Мы свернули направо, вошли в двери и, спустившись по лестнице на один пролет, оказались в огромном погребе с танцполом посредине и сценой для музыкантов, кое-кто из них мне уже был знаком. Несколько парочек кружились под музыку, пока остальные ели, пили и смотрели.
— Янош!
Вероятно, знаменитый дядя, что-то произнес по-венгерски, прежде чем по-медвежьи обнять племянника и похлопать его по спине. Казалось, они мило беседуют обо мне и моей национальности, потом дядя обратился ко мне напрямую.
— Англичанка, да? Ко мне ходит много англичан. Аккуратней с Яношем, ладно, он угодник для дам, так вы говорите?
— Дамский угодник, — поправила я, неловко улыбаясь. — Мы просто друзья.
В ответ дядя загоготал и, подмигивая, отошел назад к бару.
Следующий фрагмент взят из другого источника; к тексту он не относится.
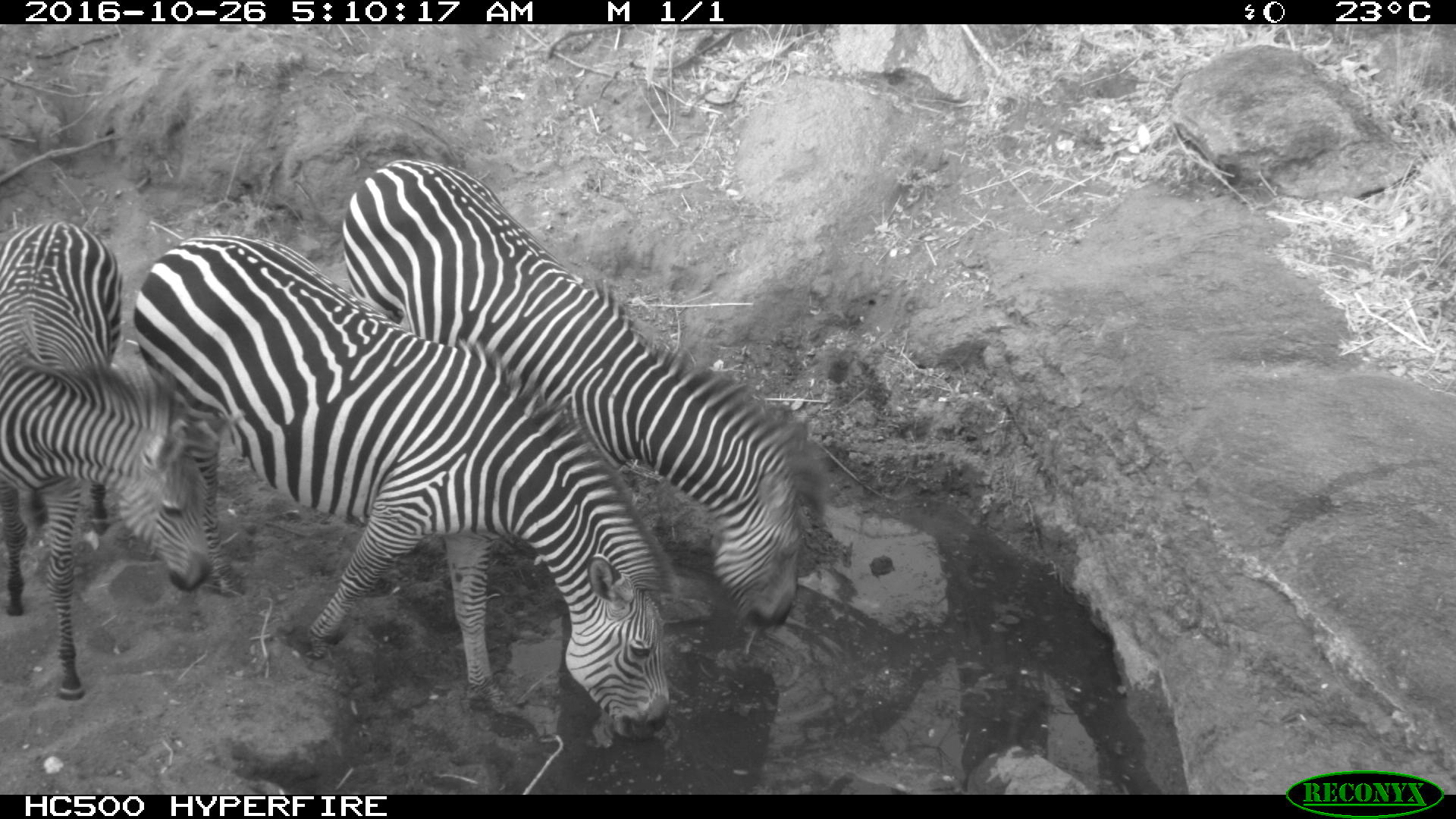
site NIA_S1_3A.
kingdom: Animalia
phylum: Chordata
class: Mammalia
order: Perissodactyla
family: Equidae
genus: Equus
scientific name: Equus quagga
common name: plains zebra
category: zebraplains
Zebraplains (plains zebra) (Equus quagga), count 3. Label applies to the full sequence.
— Ну, раз ты так говоришь.
— Боже, — пробормотала я сквозь сжатые зубы, пока официант провожал нас до столика. — Весь Будапешт думает, что мы вместе.
Это же читалось и в озорных усмешках на лицах цыган-скрипачей. Почти сразу один из них, оставив остальных, подошел к нам, играя прямо за моим левым плечом. Это немного раздражало.
— Если дать ему денег, он уйдет, — заметил Янош, протягивая горсть форинтов.
— Так, что мне съесть? — я, нахмурившись, уставилась в меню, которое представало довольно для меня бесполезным. — Гуляш?
— Гуляш — это вкусное венгерское блюдо, но вообще-то это суп, а не то, что представляете себе вы, англичане. Посетители часто удивляются, когда его заказывают.
— Правда? Я в любом случае хочу попробовать. Хочу посмотреть, насколько он отличается.
— Я закажу вина. Может, бутылочку красного «Токая»?